Work to complete:
A – For each statement below, say whether it agrees with the Doctor Who forum thread. Answer yes or no, and quote the deciding words of the thread.
(i) The Time Lord roleplaying game came out in the nineties.
(ii) Time Lord: Journeys is an official supplement.
(iii) Hopeless kept the cubicle seven game version.
B – Answer these questions from the Doctor Who forum thread:
(i) How many companions have died permanently within the television series?
(ii) With which actor does the Time Lord game's coverage of the older series begin?
(iii) Under what system did Hopeless run a game?
C – Update the Doctor Who forum thread from "Keeping it to" up to and including "the Eighth Doctor.", replacing "nineties" with "1990s".

Keeping it to only the companions who've died permanently, that's eight so far, and that's just within the television series itself.

Scots Dragon
2013-04-03, 04:52 AM
EDIT:
To return to the topic at hand, there was actually a freely available and genuinely damn good Doctor Who roleplaying game released in the nineties called Time Lord, which had a simple and straightforward system and a vaguely interesting sense of character creation and development. It's based mostly off of the older series, covering William Hartnell through to Sylvester McCoy and including most if not all of the companions and major villains, with an expansion that includes the characters and events from the 1996 TV Movie and thus adding the Eighth Doctor.

It is available from here (http://www.torsononline.com/hobbies/timelord/main.htm) and here (http://web.archive.org/web/20091026224009/http://geocities.com/sege1701/TimeLord/main.htm). The former link also has a fan-made supplement called Time Lord: Journeys which had a lot of useful things like a revised and expanded character creation system.

Hopeless
2013-04-03, 06:25 AM
I ran such a game under d6 space but the doctor was strictly an npc character and even then I used a clone based on that hand he lost in the Christmas Invasion.

I'd second Cortex as a good option actually bought the cubicle seven game version but gave it to a friend whose a David Tennant fan so never really got into it but then had the same problem with the One Ring so I'd suggest you try the system you're most familiar with since that would be the easiest option to try and run a doctor who game if you're the gm.

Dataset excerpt
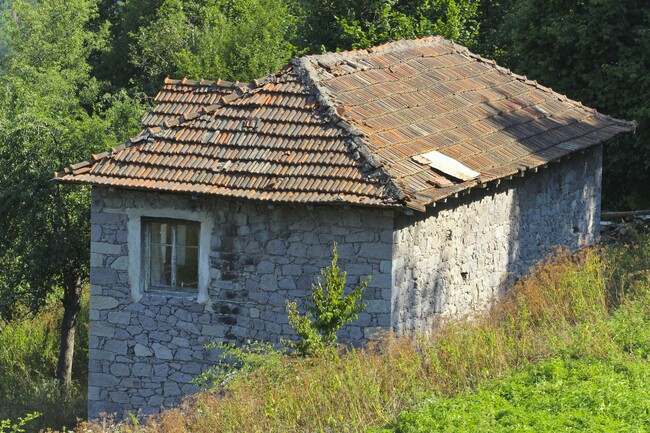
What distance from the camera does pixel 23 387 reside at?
1762 cm

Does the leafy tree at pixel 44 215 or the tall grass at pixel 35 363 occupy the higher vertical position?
the leafy tree at pixel 44 215

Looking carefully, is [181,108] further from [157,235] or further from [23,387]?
[23,387]

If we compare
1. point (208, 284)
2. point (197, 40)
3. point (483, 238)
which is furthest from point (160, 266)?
point (197, 40)

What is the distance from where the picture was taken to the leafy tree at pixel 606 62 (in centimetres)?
2080

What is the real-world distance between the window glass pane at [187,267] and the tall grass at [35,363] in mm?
4053

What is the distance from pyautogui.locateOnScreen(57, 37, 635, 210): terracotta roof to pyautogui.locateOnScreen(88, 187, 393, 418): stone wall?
1.21 feet

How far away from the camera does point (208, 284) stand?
13.0m

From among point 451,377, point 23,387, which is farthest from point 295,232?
point 23,387

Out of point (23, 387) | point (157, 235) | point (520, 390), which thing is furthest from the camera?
point (23, 387)

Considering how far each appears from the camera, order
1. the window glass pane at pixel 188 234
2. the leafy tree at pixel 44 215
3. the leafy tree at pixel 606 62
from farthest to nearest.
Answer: the leafy tree at pixel 606 62 < the leafy tree at pixel 44 215 < the window glass pane at pixel 188 234

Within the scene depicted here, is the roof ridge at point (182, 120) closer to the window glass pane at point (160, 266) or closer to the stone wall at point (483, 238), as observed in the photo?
the window glass pane at point (160, 266)

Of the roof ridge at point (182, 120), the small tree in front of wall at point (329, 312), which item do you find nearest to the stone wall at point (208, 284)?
the roof ridge at point (182, 120)

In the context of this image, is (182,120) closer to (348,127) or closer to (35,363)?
(348,127)

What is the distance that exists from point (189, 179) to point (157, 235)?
38.1 inches
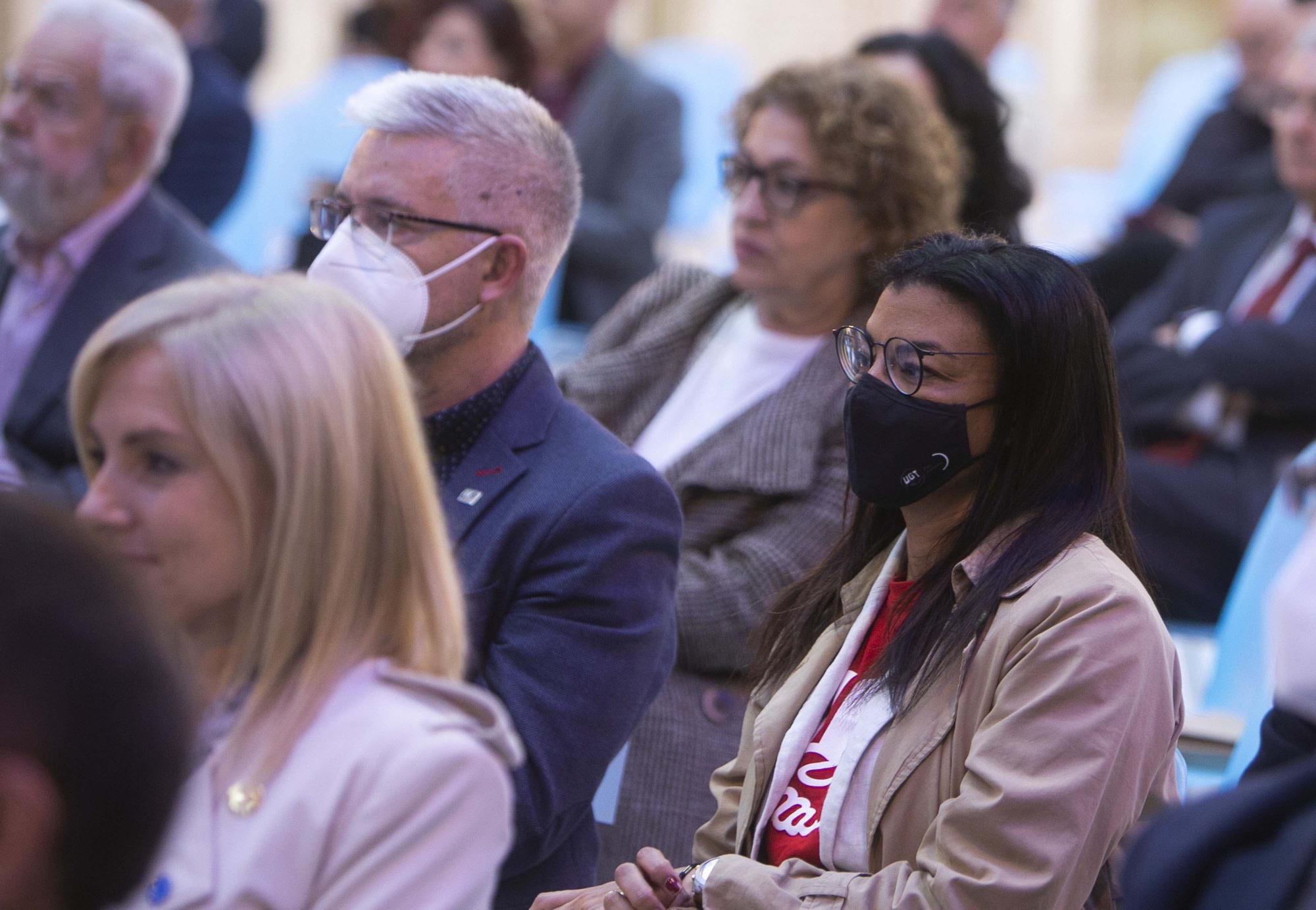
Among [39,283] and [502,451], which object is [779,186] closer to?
[502,451]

The answers:
A –
(i) Yes: "released in the nineties called Time Lord"
(ii) No: "a fan-made supplement called Time Lord: Journeys"
(iii) No: "gave it to a friend whose a David Tennant fan"

B –
(i) Eight
(ii) William Hartnell
(iii) d6 space

C –
Keeping it to only the companions who've died permanently, that's eight so far, and that's just within the television series itself.

Scots Dragon
2013-04-03, 04:52 AM
EDIT:
To return to the topic at hand, there was actually a freely available and genuinely damn good Doctor Who roleplaying game released in the 1990s called Time Lord, which had a simple and straightforward system and a vaguely interesting sense of character creation and development. It's based mostly off of the older series, covering William Hartnell through to Sylvester McCoy and including most if not all of the companions and major villains, with an expansion that includes the characters and events from the 1996 TV Movie and thus adding the Eighth Doctor.